» COMPLETE THE FOLLOWING:
1) In the Reuters article on U.S. retailers expanding into Canada, translate this sentence into Spanish: "The United States has nine times as many people as Canada’s population of about 34 million."
2) Turn the paragraph beginning "Home improvement chain Lowe’s Cos Inc" in the article on U.S. retailers moving into Canada into a short bulleted list that keeps its main facts.
3) Pick up the news article about U.S. retailers expanding into Canada after its final sentence and write the next part.

» SELECTED EXCERPT:

NEW YORK/TORONTO (Reuters) - More U.S. retailers looking for fresh markets are turning to Canada, lured by their northern neighbor’s resilient economy, strong currency and the familiarity with their brands.
Express Inc, a specialty clothing retailer with about 600 U.S. stores, last week opened a Canadian store in Toronto and said it would have six by the end of the year.
Nordstrom Inc and Kohl’s Corp is looking into opening department stores in Canada, though neither has announced plans.
Target Corp, the No.2 U.S. discount retail chain behind Wal-Mart Stores Inc, expects to start opening Canadian stores in 2013.
Many chains see Canada as untapped territory, having nearly run out of promising locations in the United States to open new stores, said retail consultant Wendy Evans.
“Many of them have reached or are about to reach saturation in the U.S.,” said Evans, whose firm, Evans and Co, advises companies on cross-border expansion.
U.S. chains are also looking for ways to counter a poor outlook for retail sales at home because of unemployment and a weak economy.
Home improvement chain Lowe’s Cos Inc, which last month reported worse-than-expected quarterly sales, has sought a boost in Canada where it has 28 locations. It has about 1,700 stores in the United States.
“Canada is going well,” Lowe’s Chief Executive Robert Niblock told Reuters last month. “We have got many more stores in the pipeline.”
The United States has nine times as many people as Canada’s population of about 34 million.
But compared to a U.S. economy in danger of tipping into a double-dip recession, Canada is holding up much better, even though it is vulnerable to any U.S. slowdown. It also has regained all the jobs lost in the 2008-09 recession.
Its currency has traded at nearly the same value as the U.S. dollar for years, flattering the top lines of retailers that report their results in greenbacks.

» RECORD EXTRACTS:
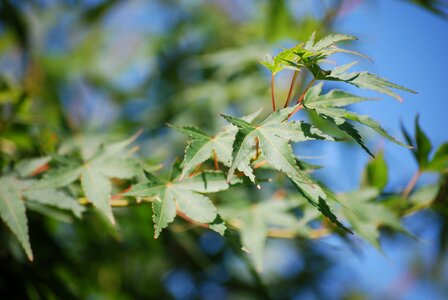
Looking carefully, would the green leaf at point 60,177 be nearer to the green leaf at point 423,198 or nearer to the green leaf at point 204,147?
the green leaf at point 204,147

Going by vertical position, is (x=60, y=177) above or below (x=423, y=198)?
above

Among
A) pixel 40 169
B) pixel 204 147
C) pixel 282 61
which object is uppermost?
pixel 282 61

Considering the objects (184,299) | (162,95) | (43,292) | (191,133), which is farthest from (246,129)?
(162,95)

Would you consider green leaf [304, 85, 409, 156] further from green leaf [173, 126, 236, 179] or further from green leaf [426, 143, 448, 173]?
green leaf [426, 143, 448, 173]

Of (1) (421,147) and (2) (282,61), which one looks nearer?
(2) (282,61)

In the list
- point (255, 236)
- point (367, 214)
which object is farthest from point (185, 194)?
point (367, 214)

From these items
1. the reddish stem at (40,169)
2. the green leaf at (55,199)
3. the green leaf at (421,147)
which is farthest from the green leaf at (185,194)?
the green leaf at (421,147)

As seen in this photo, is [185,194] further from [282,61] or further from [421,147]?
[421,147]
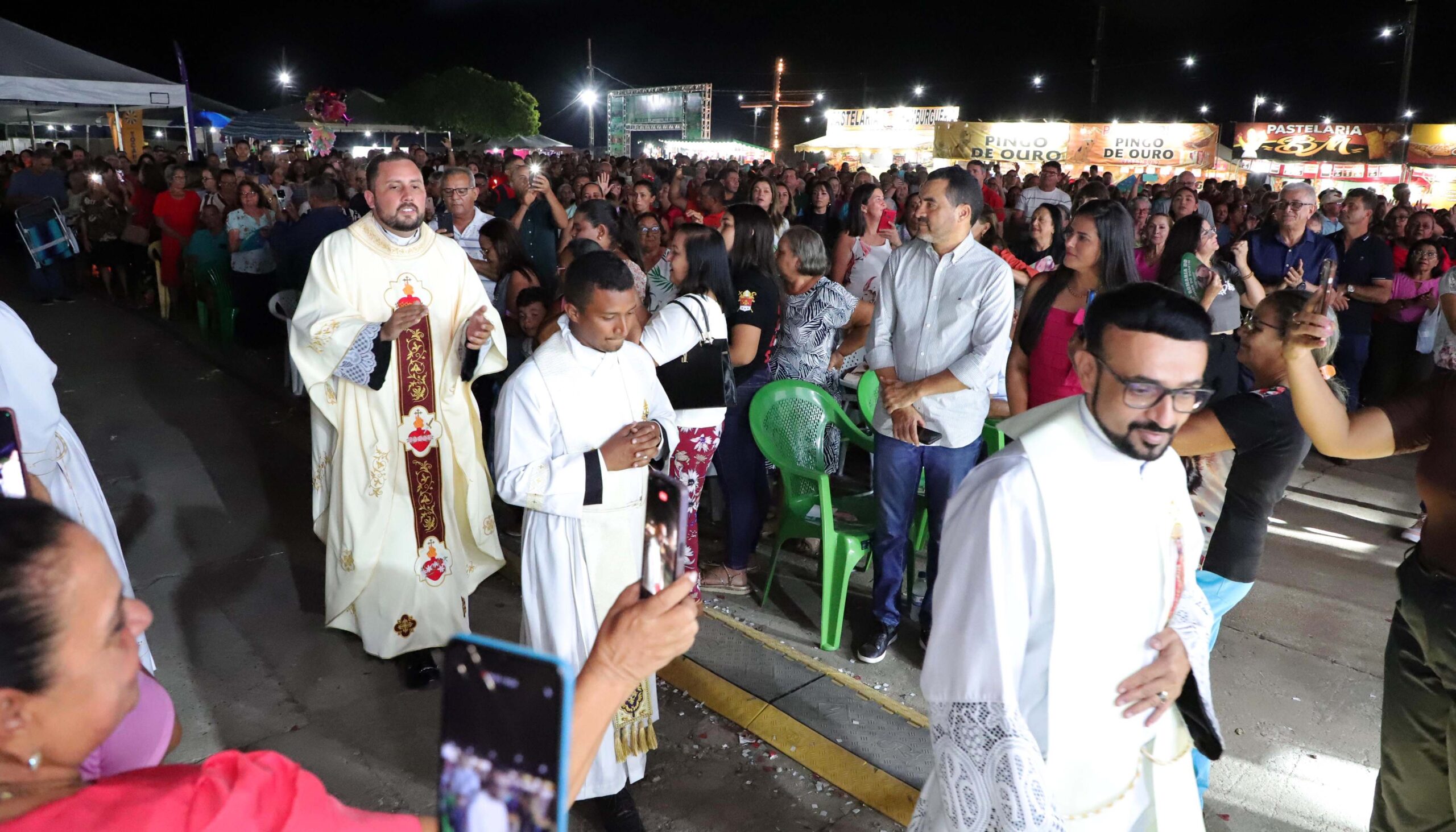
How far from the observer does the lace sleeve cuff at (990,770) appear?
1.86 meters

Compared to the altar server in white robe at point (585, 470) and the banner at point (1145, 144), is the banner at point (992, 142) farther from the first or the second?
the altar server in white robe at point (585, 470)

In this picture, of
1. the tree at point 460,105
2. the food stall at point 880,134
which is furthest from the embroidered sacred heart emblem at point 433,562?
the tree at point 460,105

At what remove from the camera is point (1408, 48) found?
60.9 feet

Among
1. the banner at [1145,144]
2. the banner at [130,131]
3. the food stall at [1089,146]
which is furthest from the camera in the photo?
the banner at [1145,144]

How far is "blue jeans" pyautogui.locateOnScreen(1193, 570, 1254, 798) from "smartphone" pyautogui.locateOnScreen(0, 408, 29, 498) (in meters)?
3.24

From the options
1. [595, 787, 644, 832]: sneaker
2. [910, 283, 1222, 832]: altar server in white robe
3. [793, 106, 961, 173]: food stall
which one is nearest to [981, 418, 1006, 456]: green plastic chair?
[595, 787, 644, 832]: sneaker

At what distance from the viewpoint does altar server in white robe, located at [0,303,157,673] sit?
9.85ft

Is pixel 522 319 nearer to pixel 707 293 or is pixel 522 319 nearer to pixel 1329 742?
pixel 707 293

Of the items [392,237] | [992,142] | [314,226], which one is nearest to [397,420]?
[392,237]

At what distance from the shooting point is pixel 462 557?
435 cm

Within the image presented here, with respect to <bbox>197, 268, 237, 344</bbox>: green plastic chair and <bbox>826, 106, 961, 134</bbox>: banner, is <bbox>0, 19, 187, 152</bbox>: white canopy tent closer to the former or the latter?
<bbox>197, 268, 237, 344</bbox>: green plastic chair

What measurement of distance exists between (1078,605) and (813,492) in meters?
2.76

==

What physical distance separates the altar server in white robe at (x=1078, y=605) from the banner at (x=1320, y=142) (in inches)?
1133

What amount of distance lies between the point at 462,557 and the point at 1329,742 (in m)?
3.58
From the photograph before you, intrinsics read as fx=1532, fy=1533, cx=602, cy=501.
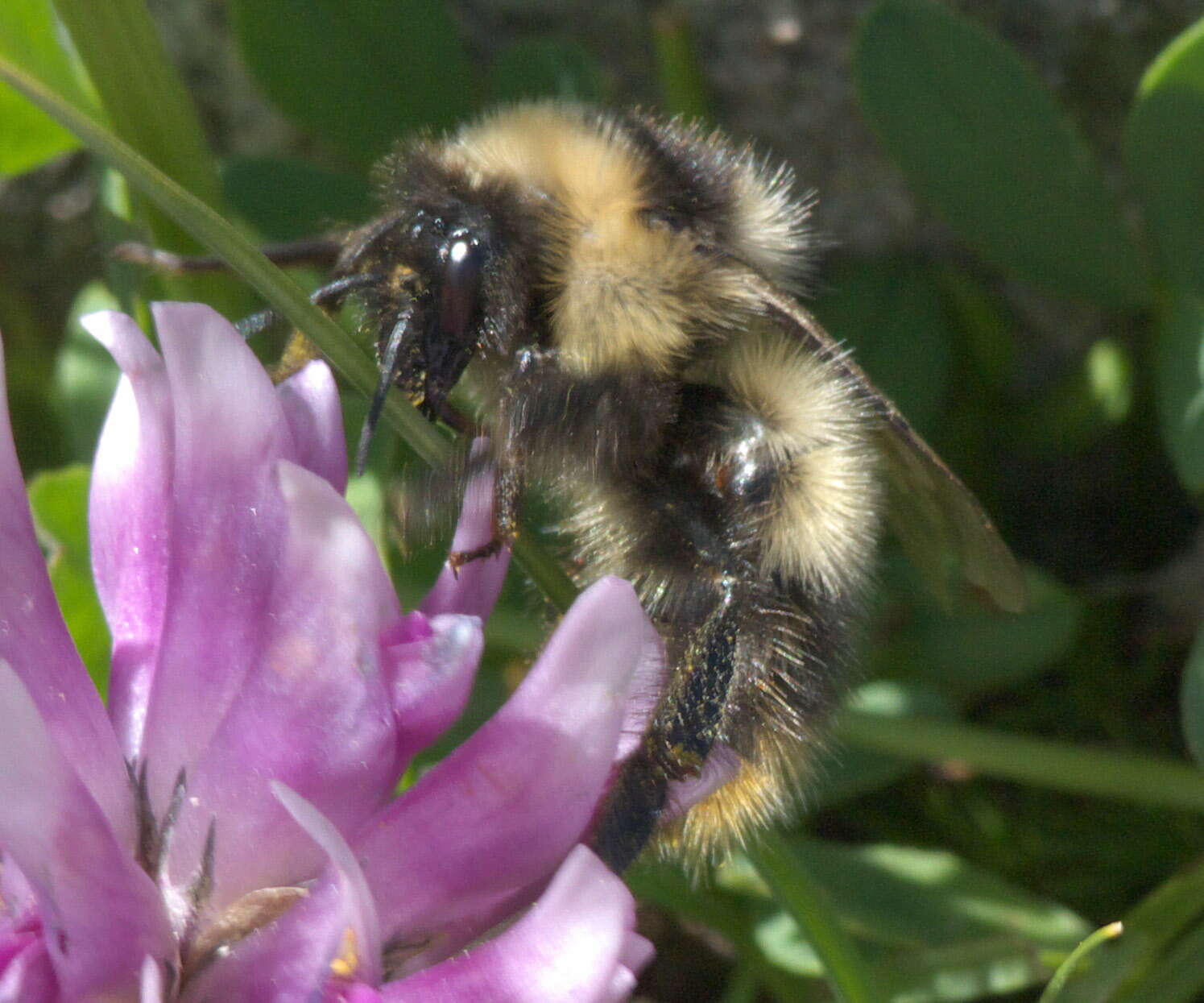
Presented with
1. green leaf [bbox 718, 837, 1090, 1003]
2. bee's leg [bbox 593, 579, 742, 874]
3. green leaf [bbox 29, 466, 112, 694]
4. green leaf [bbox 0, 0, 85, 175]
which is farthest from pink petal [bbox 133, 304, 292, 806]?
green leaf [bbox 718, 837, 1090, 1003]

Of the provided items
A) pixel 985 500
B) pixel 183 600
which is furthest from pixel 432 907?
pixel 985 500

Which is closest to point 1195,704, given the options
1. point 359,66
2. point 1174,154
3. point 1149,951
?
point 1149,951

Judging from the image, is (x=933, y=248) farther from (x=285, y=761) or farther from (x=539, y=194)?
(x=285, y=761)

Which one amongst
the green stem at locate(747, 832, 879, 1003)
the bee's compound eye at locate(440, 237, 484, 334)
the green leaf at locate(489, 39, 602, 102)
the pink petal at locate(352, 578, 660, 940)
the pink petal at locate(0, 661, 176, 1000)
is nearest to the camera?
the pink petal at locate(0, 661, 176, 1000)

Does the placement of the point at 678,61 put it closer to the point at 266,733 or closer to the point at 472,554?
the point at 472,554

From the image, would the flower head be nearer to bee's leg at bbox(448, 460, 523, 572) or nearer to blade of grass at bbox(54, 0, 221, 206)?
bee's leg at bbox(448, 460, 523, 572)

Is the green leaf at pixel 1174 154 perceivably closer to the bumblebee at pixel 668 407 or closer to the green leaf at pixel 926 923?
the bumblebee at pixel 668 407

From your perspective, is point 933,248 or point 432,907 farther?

» EXPECTED ANSWERS:
1) Estados Unidos tiene nueve veces más habitantes que Canadá, que cuenta con una población de unos 34 millones.

2)
- Lowe’s Cos Inc is a home improvement chain.
- Last month it reported worse-than-expected quarterly sales.
- It has sought a boost in Canada, where it has 28 locations.
- It has about 1,700 stores in the United States.

3)
Zale Corp, which owns Peoples Jewellers, Canada’s largest jewelry chain, said the Canadian dollar added 1 percentage point to its sales gains in established stores last fiscal year.
Zale gets 17 percent of its sales north of the border, where its stores generated on average $1.4 million last year, compared with $1.2 million stateside at its Zales chain.
Upscale jewelry store chain Tiffany & Co this year opened a store in Calgary to tap that oil boomtown’s growing wealth.
To be sure, Canada’s economic picture is far from perfect. Unemployment rose to 7.3 percent in August, and Canadian retail sales slipped 0.6 percent in July, a steeper-than-expected drop.
Cultural differences might be a constraint. Consumer spending accounts for 58 percent of Canada’s gross domestic product, compared with 70 percent in the United States. Even so, that might suggest more room for growth if Canadians adopt the free-spending ways of their American neighbors.
For retailers, one of the attractions is that they often can charge higher prices than in the United States for the same products, much to the chagrin of consumers.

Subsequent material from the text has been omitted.